▶ _TEXTO DE LEITURA_:
= = = =
Gestantes de Alto Risco poderão ser internadas em hospitais da rede privada de saúde, com os gastos custeados pelo Estado, quando for constatada a falta de leitos nos hospitais públicos do Amazonas, caso a proposta apresentada na Assembleia Legislativa do Amazonas (Aleam), pelo presidente da Casa, deputado Roberto Cidade (PV), seja aprovada.
A medida é objeto do Projeto de Lei (PL) nº 82/2021, no qual o parlamentar sustenta que o momento pandêmico apresenta elevação do número de internações e mortes, fazendo com que leitos destinados à internação de gestantes tenham sido ocupados quase que em sua totalidade. “Criar alternativas que garantam o atendimento especializado às mães e bebês é essencial para evitar a morte de ambos”, cita a justificativa do PL que consta na pauta de tramitação desta quinta-feira (25).
As pessoas com deficiência também estão contempladas em propostas que passaram a tramitar nesta quinta-feira. O deputado Dermilson Chagas (Podemos), quer por meio do PL nº 80/2021, acrescentar os incisos I, II, III, IV ao §1º, do artigo 144 da Lei Promulgada nº 241, de 31 de março de 2015.
Na prática, o parlamentar propõe a reserva de vagas em concursos público sempre que o número de vagas oferecidas for igual ou superior a 05 (cinco). “Caso a aplicação do percentual de que trata o §1º resulte em número fracionado, este deve ser elevado até o primeiro número inteiro subsequente”, diz trecho do inciso II, sugerido pelo deputado. Já a redação do inciso III, incluso na matéria, diz que: “Caso a oferta de vagas seja menor que 05 (cinco) deve-se somar a quantidade de vagas ofertadas nos processos seletivos, exames e concurso anteriores, alcançando o quantitativo de 05 (cinco) vagas”.
= = = =
▶ _REGISTROS FORNECIDOS_:

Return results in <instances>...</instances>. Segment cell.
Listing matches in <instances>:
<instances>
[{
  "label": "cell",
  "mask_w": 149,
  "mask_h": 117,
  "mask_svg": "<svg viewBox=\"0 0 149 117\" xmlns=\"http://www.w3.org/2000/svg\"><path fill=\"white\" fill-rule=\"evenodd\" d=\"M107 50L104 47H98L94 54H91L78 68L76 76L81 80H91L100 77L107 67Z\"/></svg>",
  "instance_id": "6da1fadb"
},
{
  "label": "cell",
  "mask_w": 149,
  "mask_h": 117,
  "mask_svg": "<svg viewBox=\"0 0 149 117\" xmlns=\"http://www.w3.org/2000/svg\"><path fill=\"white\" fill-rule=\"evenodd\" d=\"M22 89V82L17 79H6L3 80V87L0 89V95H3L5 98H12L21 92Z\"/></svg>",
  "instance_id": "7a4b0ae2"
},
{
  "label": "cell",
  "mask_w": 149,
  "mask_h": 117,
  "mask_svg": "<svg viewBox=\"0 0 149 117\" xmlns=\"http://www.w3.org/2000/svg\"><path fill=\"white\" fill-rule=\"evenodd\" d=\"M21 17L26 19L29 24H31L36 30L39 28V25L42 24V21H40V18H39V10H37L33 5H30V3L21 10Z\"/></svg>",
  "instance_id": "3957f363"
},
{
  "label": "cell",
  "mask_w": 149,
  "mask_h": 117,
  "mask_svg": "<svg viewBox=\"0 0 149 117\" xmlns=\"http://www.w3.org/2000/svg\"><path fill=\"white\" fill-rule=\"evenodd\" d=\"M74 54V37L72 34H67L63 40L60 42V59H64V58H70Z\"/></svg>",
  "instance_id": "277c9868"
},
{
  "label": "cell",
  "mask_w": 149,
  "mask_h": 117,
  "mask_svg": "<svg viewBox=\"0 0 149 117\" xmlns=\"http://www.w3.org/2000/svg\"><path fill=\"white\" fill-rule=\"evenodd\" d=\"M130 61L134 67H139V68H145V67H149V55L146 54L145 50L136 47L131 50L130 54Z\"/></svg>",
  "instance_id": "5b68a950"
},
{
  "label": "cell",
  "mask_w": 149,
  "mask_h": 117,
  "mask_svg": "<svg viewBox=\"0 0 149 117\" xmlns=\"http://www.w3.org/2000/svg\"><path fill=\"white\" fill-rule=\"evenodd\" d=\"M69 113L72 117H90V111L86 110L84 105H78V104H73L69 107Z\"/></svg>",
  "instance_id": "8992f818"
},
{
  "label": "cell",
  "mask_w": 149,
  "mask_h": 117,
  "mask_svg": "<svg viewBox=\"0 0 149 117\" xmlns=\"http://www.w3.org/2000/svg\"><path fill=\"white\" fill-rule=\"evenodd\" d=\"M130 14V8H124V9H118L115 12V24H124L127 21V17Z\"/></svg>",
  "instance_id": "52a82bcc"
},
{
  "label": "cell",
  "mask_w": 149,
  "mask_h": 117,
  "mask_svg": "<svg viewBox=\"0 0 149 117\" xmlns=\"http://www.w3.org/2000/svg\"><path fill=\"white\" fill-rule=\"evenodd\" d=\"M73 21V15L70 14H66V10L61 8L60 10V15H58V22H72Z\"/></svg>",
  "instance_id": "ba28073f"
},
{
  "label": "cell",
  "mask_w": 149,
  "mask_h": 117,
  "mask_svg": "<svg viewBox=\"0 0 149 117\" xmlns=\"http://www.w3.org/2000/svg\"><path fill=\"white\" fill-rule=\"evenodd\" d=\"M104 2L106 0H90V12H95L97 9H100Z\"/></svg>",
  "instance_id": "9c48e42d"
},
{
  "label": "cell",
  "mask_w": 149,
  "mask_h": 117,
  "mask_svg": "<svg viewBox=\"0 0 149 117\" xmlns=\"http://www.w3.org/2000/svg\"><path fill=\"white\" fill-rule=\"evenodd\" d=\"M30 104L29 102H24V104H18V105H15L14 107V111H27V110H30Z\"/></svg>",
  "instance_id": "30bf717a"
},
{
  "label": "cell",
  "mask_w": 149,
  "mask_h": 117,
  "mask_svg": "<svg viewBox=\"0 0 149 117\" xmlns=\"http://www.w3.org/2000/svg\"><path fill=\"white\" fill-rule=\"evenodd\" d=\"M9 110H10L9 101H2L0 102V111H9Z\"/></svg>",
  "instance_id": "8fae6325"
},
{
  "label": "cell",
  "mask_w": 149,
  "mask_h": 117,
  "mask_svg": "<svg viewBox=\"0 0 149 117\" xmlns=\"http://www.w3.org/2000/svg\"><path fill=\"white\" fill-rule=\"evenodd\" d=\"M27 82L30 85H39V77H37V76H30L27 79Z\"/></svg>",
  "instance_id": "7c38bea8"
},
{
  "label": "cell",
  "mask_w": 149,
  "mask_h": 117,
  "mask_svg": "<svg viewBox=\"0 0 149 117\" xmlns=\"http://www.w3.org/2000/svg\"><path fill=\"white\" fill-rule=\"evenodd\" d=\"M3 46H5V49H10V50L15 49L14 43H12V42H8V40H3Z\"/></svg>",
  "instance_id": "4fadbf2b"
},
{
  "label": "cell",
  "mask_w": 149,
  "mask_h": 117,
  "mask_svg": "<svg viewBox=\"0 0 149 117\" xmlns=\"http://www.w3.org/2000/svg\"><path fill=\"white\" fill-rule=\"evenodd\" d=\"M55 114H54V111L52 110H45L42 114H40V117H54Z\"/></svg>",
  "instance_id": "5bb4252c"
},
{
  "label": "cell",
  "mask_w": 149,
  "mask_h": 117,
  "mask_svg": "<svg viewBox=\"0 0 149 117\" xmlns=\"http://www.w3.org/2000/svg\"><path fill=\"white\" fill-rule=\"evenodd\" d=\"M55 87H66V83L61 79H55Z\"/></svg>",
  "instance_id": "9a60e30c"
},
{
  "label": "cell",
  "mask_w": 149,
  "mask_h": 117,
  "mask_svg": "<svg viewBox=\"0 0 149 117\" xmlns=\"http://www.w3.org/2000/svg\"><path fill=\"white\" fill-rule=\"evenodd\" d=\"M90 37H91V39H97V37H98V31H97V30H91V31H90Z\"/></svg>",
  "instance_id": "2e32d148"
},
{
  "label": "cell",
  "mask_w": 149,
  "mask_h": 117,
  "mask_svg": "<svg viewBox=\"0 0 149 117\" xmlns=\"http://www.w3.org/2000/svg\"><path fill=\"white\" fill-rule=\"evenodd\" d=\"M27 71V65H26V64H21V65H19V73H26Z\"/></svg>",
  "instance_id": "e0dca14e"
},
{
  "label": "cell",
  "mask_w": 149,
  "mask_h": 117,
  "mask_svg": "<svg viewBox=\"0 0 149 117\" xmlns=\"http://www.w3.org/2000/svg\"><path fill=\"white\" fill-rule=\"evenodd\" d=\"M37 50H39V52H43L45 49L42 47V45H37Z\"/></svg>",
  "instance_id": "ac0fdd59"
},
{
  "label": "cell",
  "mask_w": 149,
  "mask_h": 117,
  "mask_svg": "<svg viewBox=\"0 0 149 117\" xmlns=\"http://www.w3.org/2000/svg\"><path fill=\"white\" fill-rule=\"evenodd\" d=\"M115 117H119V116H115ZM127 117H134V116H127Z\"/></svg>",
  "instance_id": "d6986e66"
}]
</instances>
= = = =
▶ _O QUE SE PEDE_:
Reproduza sem alterações o trecho do texto sobre os projetos de lei na Aleam que vai de "A medida é objeto" a "desta quinta-feira (25).".

▶ _RESULTADO_:
A medida é objeto do Projeto de Lei (PL) nº 82/2021, no qual o parlamentar sustenta que o momento pandêmico apresenta elevação do número de internações e mortes, fazendo com que leitos destinados à internação de gestantes tenham sido ocupados quase que em sua totalidade. “Criar alternativas que garantam o atendimento especializado às mães e bebês é essencial para evitar a morte de ambos”, cita a justificativa do PL que consta na pauta de tramitação desta quinta-feira (25).